良い店舗は良い店長がつくる

――それはどうして良くなった、と感じられたのでしょうか? 他の店舗と何か違いがあるはずですよね?

【佐田】やはり店長でしょうね。店長が店の雰囲気を作ってしまいますから。突き詰めれば人格とか人柄ということになってしまうんですけれども。

――どういう人柄がその雰囲気に結びついているのでしょうか?

【佐田】個々に挙げていくと結構大変です。ただ総体としていえば、部下から見て尊敬できる、○○さんのようになりたいと思えるような人格を備えている、ということでしょうね。店長を任されるということは、接客・採寸のスキルは一定水準を満たしているはずです。でもそれだけではないんですね。自分が売りやすいお客様を気付かないうちにえり好みしていたり、クレームを頂いたときに右往左往してしまったりする、あるいはそもそもSADAという会社に愛着を持ってくれていないと、それは部下に伝わってしまい、彼らから見て尊敬できない、ということになってしまいます。そういう店長が担当する店は、どうしても雰囲気が悪くなってしまうのです。誰に言われるでもなく、店の中のちょっとした部分を改善するとか、目に見えないことの積み重ねが良い店づくりにつながっていきます。そういう意味でもその店の評価は、ほぼ店長で決まってしまう、と言えますね。

オーダースーツSADA。1万9800円からスーツを仕立てることができる。
――SADAの全37店舗のうち、佐田さんがそういう意味で合格点をあげられる店長は何人くらいおられるでしょう?

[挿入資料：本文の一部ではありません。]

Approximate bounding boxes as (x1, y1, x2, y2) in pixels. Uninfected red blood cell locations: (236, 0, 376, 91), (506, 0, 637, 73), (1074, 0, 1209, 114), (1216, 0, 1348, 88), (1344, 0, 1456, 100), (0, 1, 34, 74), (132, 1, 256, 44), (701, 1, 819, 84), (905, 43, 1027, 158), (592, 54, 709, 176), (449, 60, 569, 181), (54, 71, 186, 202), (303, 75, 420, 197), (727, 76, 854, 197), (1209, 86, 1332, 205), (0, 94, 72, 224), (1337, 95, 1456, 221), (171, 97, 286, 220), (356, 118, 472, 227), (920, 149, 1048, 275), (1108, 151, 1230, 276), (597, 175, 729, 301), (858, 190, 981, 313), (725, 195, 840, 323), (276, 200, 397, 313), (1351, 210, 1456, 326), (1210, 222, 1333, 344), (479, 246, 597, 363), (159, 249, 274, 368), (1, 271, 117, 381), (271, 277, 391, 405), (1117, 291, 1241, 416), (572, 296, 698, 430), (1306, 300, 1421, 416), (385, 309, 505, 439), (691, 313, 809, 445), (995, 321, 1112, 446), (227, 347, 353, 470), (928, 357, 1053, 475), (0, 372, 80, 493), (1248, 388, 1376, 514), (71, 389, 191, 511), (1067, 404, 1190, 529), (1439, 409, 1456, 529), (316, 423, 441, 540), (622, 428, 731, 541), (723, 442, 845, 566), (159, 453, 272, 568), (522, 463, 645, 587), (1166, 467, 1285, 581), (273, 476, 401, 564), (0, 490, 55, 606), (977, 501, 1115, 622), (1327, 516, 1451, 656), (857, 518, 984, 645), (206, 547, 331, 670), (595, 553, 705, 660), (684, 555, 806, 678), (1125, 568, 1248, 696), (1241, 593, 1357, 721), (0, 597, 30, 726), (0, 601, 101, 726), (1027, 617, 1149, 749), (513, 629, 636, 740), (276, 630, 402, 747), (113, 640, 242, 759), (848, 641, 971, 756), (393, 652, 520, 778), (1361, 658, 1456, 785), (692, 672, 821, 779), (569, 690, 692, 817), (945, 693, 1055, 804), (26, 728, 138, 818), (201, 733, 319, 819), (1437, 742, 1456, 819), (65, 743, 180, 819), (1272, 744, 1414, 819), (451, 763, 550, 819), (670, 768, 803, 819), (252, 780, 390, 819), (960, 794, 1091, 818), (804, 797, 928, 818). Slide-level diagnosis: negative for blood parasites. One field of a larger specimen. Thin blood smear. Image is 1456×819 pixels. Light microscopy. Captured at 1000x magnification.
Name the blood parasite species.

【佐田】ここ3年ほどは新規出店を急いで来ました。そんな中、店は回せるけれども部下の育成までは……という人がまだほとんどではないでしょうか。これからは伸びてきてくれると信じていますが、現状は満点を付けられる店長はまだ数人というのが正直なところです。アパレル販売未経験の人を採用することも多く、偶然デキる店長を採用できるということはまず滅多にありませんから、やはり育成できる店長とその環境を生みだしていくことが大事なんだと思います。

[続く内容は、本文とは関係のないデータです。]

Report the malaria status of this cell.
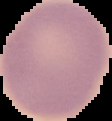
It is uninfected.

From a thin blood smear. Image is 112×121 pixels. Segmented cell region on a black background.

社員のモチベーションをどう上げる? ~ハーズバーグ「動機付け・衛生理論」

――佐田さんの悩みは、社員の育成とモチベーションということになりそうですね。ハーズバーグの「動機づけ・衛生理論」はご存じですか?
アメリカの臨床心理学者・ハーズバーグは、人間のモチベーションについて研究し、これを経済的な欲求(衛生要因)と心の奥にある向上心を満たす欲求(動機付け要因)の2つに分けた。(出典:「DIAMONDハーバード・ビジネス・レビュー」2003年4月号)

【佐田】はい。実は現場からの声でこの「衛生要因」の部分への不満が多かったこともあり、底上げを図りたいと思っていたのです。その上で「動機付け要因」を高めていきたいと考えています。